The Adjusted Rand Index (ARI) measures how similar two clusterings are, taking into account random chance. It's good for comparing predicted and true clusterings in datasets. Normalized Mutual Information (NMI) also compares clusterings, but it's better when the number of clusters might vary between them. Folkes-Mallows Index (FMI) looks at clustering quality in terms of precision and recall, giving a balanced view. ARI helps when you want to see how well predictions match true clusters, NMI handles different numbers of clusters, and FMI gives a balanced look at clustering quality based on precision and recall.

### Data Clustering & Compare Performance

In [6]:
from kmodes.kmodes import KModes

km = KModes(n_clusters=5, init='Cao', n_init=5, verbose=1)
km_labels = km.fit_predict(df)

# Perform clustering using Hierarchical Clustering
hc = AgglomerativeClustering(n_clusters=5, linkage='ward')
hc_labels = hc.fit_predict(df)

# Compute FMI, ARI, and NMI scores for Kmodes
fmi_km = folkes_mallows_index(true_labels, km_labels)
ari_km = adjusted_rand_score(true_labels, km_labels)
nmi_km = normalized_mutual_info_score(true_labels, km_labels)

# Compute FMI, ARI, and NMI scores for Hierarchical Clustering
fmi_hc = folkes_mallows_index(true_labels, hc_labels)
ari_hc = adjusted_rand_score(true_labels, hc_labels)
nmi_hc = normalized_mutual_info_score(true_labels, hc_labels)

# Display the results
results = {
    "Kmodes": {"FMI": fmi_km, "ARI": ari_km, "NMI": nmi_km},
    "Hierarchical Clustering": {"FMI": fmi_hc, "ARI": ari_hc, "NMI": nmi_hc}
}

results

Initialization method and algorithm are deterministic.

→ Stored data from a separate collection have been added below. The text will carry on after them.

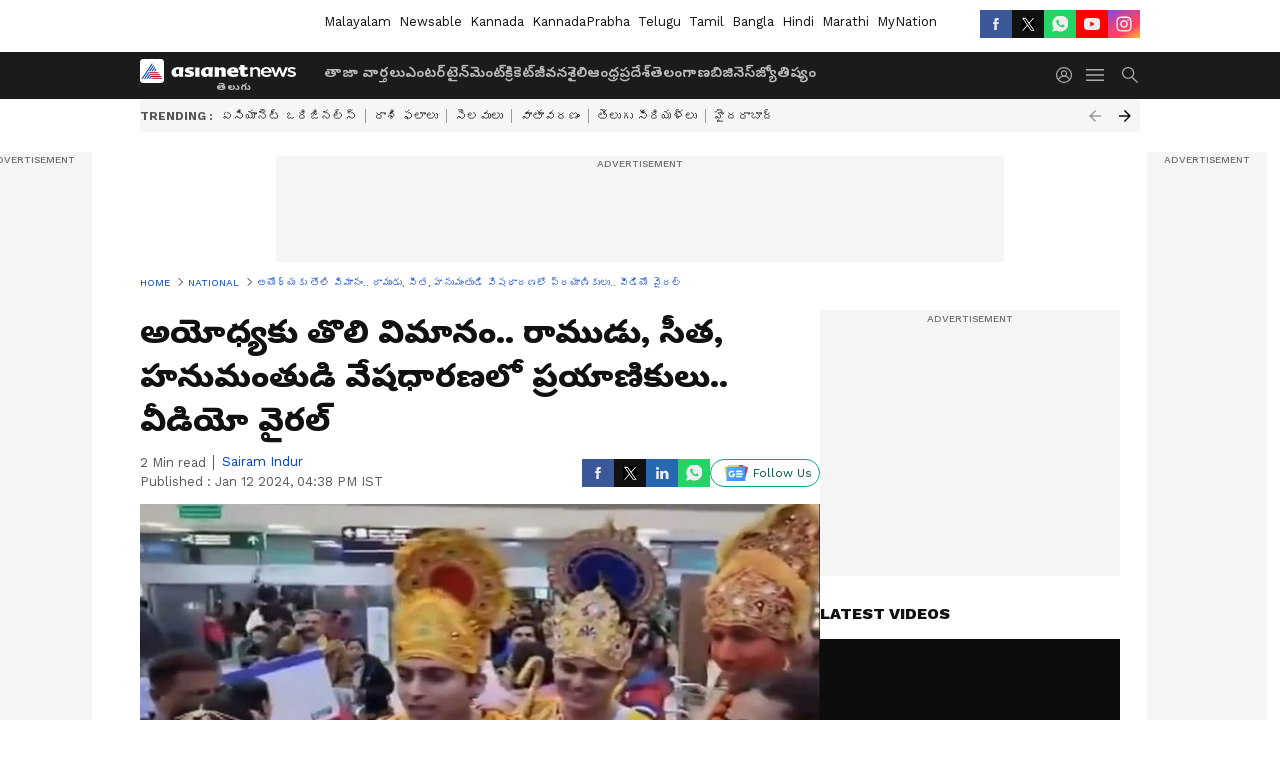

--- FILE ---
content_type: text/html; charset=utf-8
request_url: https://www.google.com/recaptcha/api2/aframe
body_size: 268
content:
<!DOCTYPE HTML><html><head><meta http-equiv="content-type" content="text/html; charset=UTF-8"></head><body><script nonce="LBKRgGB97ioLDtAtUBKM8Q">/** Anti-fraud and anti-abuse applications only. See google.com/recaptcha */ try{var clients={'sodar':'https://pagead2.googlesyndication.com/pagead/sodar?'};window.addEventListener("message",function(a){try{if(a.source===window.parent){var b=JSON.parse(a.data);var c=clients[b['id']];if(c){var d=document.createElement('img');d.src=c+b['params']+'&rc='+(localStorage.getItem("rc::a")?sessionStorage.getItem("rc::b"):"");window.document.body.appendChild(d);sessionStorage.setItem("rc::e",parseInt(sessionStorage.getItem("rc::e")||0)+1);localStorage.setItem("rc::h",'1769276820401');}}}catch(b){}});window.parent.postMessage("_grecaptcha_ready", "*");}catch(b){}</script></body></html>

--- FILE ---
content_type: application/javascript; charset=utf-8
request_url: https://fundingchoicesmessages.google.com/f/AGSKWxUpaSVpUY37KHfbc2N-qJMXbk5EMl8UgoJ9U26QcRnDkwcqaO1Am93qKm_9zNOpFZ2Gz7AgbSQG_PForTJsKgr6ibpZ0qhX1RqYAFW8cnzXdf1PbP9D0okrZdIJIbuxIR_9SI04yvCSKXreau8weiAnF_q7Rk3xAFFVBkoziwPDRFURfp7jjefUXRjw/_/lazy-ads-&bannerid=/leftad_/digg_ads_/ad300home.
body_size: -1292
content:
window['199b9de3-03fe-40f8-a00e-89f0f82c07f0'] = true;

Setting n_init to 1.
Init: initializing centroids
Init: initializing clusters
Starting iterations...
Run 1, iteration: 1/100, moves: 430, cost: 30269.0
Run 1, iteration: 2/100, moves: 317, cost: 30079.0
Run 1, iteration: 3/100, moves: 56, cost: 30079.0


NameError: name 'AgglomerativeClustering' is not defined

### FMI, ARI, & NMI Evaluation

The discrepancy in the values of FMI (Folkes-Mallows Index) compared to ARI (Adjusted Rand Index) and NMI (Normalized Mutual Information) could be due to differences in their calculation methods and what they measure. FMI evaluates clustering quality based on precision and recall, providing a balanced assessment. ARI measures the similarity between two clusterings, adjusting for chance agreement, while NMI measures mutual dependence normalized to be between 0 and 1. FMI tends to be higher than ARI and NMI because it considers both precision and recall, which can yield higher values, especially when there's a good balance between precision and recall. However, it's essential to consider the specific characteristics of the dataset and the evaluation goals when interpreting these metrics, as they may behave differently depending on the dataset's properties and clustering algorithms used.